Block shear resistance

Description

This chapter is focused on the verification of component-based finite element method (CBFEM) for the resistance of block shear resistance of bolted connection loaded in shear to the validated research-oriented finite element model (ROFEM) and major analytical models (AM).

Analytical model

There are several analytical models for block shear resistance of bolted connection. The models from codes EN 1993-1-8:2005, EN 1993-1-8:2020, AISC 360-10, and CSA S16-9 are investigated. Furthermore, analytical models by Driver et al. (2005) and Topkaya et al. (2004) are used in comparison.

\[V_{\mathrm{eff,1,Rd}} = \frac{f_\mathrm{u} A_\mathrm{nt}}{\gamma_\mathrm{M2}} + \left(\frac{1}{\sqrt{3}}\right)\frac{f_\mathrm{y} A_\mathrm{nv}}{\gamma_\mathrm{M0}}\]

\[V_{\mathrm{eff,2,Rd}} = 0.5 \cdot \frac{f_\mathrm{u} A_\mathrm{nt}}{\gamma_\mathrm{M2}} + \left(\frac{1}{\sqrt{3}}\right) \frac{f_\mathrm{y} A_\mathrm{nv}}{\gamma_\mathrm{M0}}\]

\[V_{\mathrm{eff,1,Rd}} =\left[A_\mathrm{nt} f_\mathrm{u} + \min \left(\frac{A_\mathrm{gv} \cdot f_\mathrm{y}}{\sqrt{3}} \; ; \;\frac{A_\mathrm{nv} f_\mathrm{u}}{\sqrt{3}}\right)\right] \bigg/ \gamma_\mathrm{M2}\]

\[V_{\mathrm{eff,2,Rd}} =\left[0.5 A_\mathrm{nt} f_\mathrm{u} + \min \left(\frac{A_\mathrm{gv} \cdot f_\mathrm{y}}{\sqrt{3}}\;;\;\frac{A_\mathrm{nv} f_\mathrm{u}}{\sqrt{3}}\right)\right] \bigg/ \gamma_\mathrm{M2}\]

\[\varphi R_\mathrm{n} =\varphi \left(0.6 f_u A_\mathrm{nv} + U_\mathrm{bs} f_\mathrm{u} A_\mathrm{nt}\right)\leq 0.6 f_\mathrm{y} A_\mathrm{gv} + U_\mathrm{bs} f_\mathrm{u} A_\mathrm{nt}\]
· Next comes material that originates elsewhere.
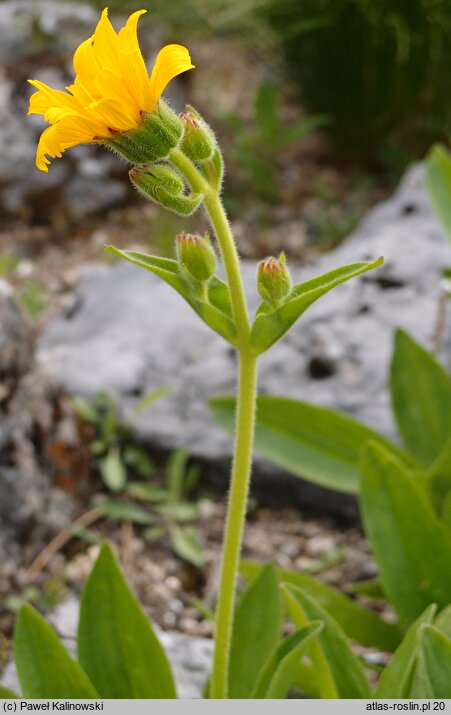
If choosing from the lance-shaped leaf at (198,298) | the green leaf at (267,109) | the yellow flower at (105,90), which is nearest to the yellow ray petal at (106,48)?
the yellow flower at (105,90)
\[T_\mathrm{r} =\varphi_\mathrm{u} \left[U_t A_\mathrm{nt} f_\mathrm{u} + 0.6 A_\mathrm{gv} \frac{f_\mathrm{y} + f_\mathrm{u}}{2} \right]\]

where:

\(f_\mathrm{y}\) - yield strength

\(f_\mathrm{u}\) - ultimate strength

\(\gamma_{\mathrm{M2}}\),  \(\varphi_\mathrm{u}\), \(\varphi\) - safety factors

For \(A_\mathrm{nt}\), \(A_\mathrm{nv}\), \(A_\mathrm{gv}\) see Fig. 5.6.1.

\[ \textsf{\textit{\footnotesize{Fig. 5.6.1 Failure planes during the block shear failure}}}\]
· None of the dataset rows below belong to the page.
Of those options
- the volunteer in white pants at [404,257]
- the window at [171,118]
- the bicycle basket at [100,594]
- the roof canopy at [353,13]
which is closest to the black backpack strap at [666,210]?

Validation and verification of resistance

The experiments by Huns et al. (2002) are used for validation of ROFEM created by Sekal (2019) in ANSYS software, see Fig. 5.6.2. True stress-strain material diagram is used. Only the thinnest plate meant to fail are modeled. Bolts are simplified as only bearing displacements on the half-circle of the bolt hole. The displacements in all holes are coupled. The ROFEM model shows very good agreement with the test results.

\[ \textsf{\textit{\footnotesize{Fig. 5.6.2 ROFEM with fine mesh of the specimens tested by Huns et al. (Sekal, 2019)}}}\]

Design-oriented CBFEM model uses shell elements with rather coarse mesh. The mesh is predefined near bolt holes. Bolts are modeled as nonlinear springs which are connected to the nodes at the edges of the bolt’s holes by links. The bilinear material diagram with negligible strain-hardening is used for plates. The limit resistance of a group of bolts in bearing is determined when the plastic strain at the plate reaches 5 % (EN 1993-1-5: 2005). The bearing and hole tear-out resistances of each individual bolt are checked by formulas in appropriate code.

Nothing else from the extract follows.